AMD: Pirate Islands (R* 3** series) Speculation/Rumor Thread

Presumably AMD is going to continue putting full-speed DP into its enthusiast chips,[...]
Just to be clear (maybe i missed something): You're talking about full ASIC-design DP, not 1:1 SP/DP rate?
 
1:1 SP/DP rate has been discussed here before as being vastly unreasonable so yeah, we can rather safely say Jawed was talking about 1/4 - 1/2 rates.
 
Erm.. if HBM is used, isn't the PCB going to be significantly smaller on all the cards using that tech?
I imagined the R380's PCB being small enough to fit into a mini-ITX case.

Am I wrong?

Should be smaller, if nothing else at least all this GDDR5 area will be removed.
http://i.imgur.com/0tuzDOV.jpg

BTW, how large is single stack of HMB memory? Those chips will be needed to be stacked on the interposer that hosts both memory and GPU.
 
I think 4GB would mean four 1024-bit stacks of 1GB, probably running somewhere between 800MHz and 1200MHz, based on what little information is currently available. So 409.6GB/s to 614.4GB/s.
So, worst case, 28% more bandwidth.

But I don't think HBM alone would bring all that much of a performance boost, since Hawaii never looked all that bandwidth-limited to me.
On its own, no, I agree, HBM can't do much, since there's more than enough bandwidth available assuming delta-compression based efficiency gains. Tonga clearly doesn't have enough ROPs and it's well over half the performance of 290X with 55% of the bandwidth.
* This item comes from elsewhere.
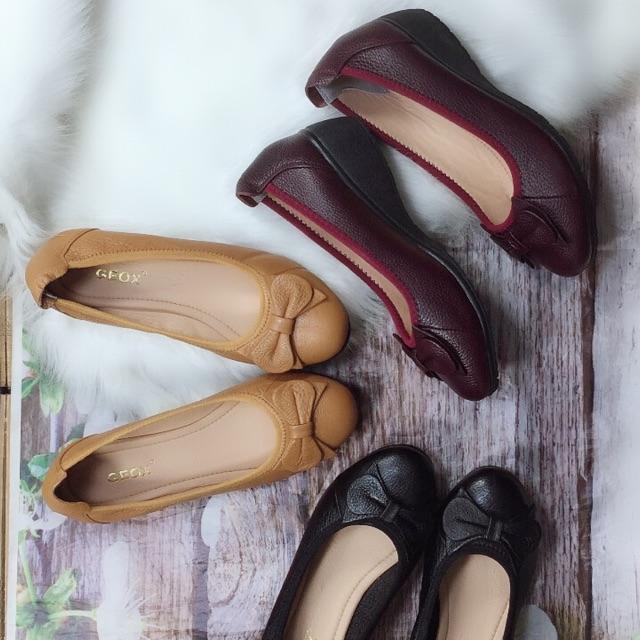 Giày cao gót [BÁN CHẠY- RẺ NHẤT] giày búp bê đế xuồng cao 5cm, chất da bò cực êm xinh xắn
Remember, GTX980 has 67% of GTX 780Ti's bandwidth, yet is comfortably faster. Notice the "excess of fillrate" in GTX 980, though.

My mind boggles at how 290X's fillrate is squandered. Something's seriously broken.

I can't help wondering if part of the reason why Maxwell ROPs and memory interface are so good is because of the two-part arrangement - the cause of all the GTX 970 grief.

Which, leads me to wonder if AMD needs to overhaul its L2/ROP architecture in a similar fashion. Perhaps that's part of what's in Tonga, why it is so good. Alternatively, maybe AMD couldn't put in enough ROPs because the MC/L2/ROP architecture just doesn't want to go there, without another big architectural change.

Maybe that only happens with HBM? Perhaps that's AMD's plan.

As for Tonga's improvements, they've never been properly quantified (as far as I know).
It's worth comparing against 1GHz 7870 (R9 270X). They have about the same power consumption and 285 has less bandwidth and fillrate, but more TFLOPs:


Seems to be around 15-20% faster... Tomb Raider performance indicates 2GB is not enough...
 
So, worst case, 28% more bandwidth.


On its own, no, I agree, HBM can't do much, since there's more than enough bandwidth available assuming delta-compression based efficiency gains. Tonga clearly doesn't have enough ROPs and it's well over half the performance of 290X with 55% of the bandwidth.

Remember, GTX980 has 67% of GTX 780Ti's bandwidth, yet is comfortably faster. Notice the "excess of fillrate" in GTX 980, though.

My mind boggles at how 290X's fillrate is squandered. Something's seriously broken.

I can't help wondering if part of the reason why Maxwell ROPs and memory interface are so good is because of the two-part arrangement - the cause of all the GTX 970 grief.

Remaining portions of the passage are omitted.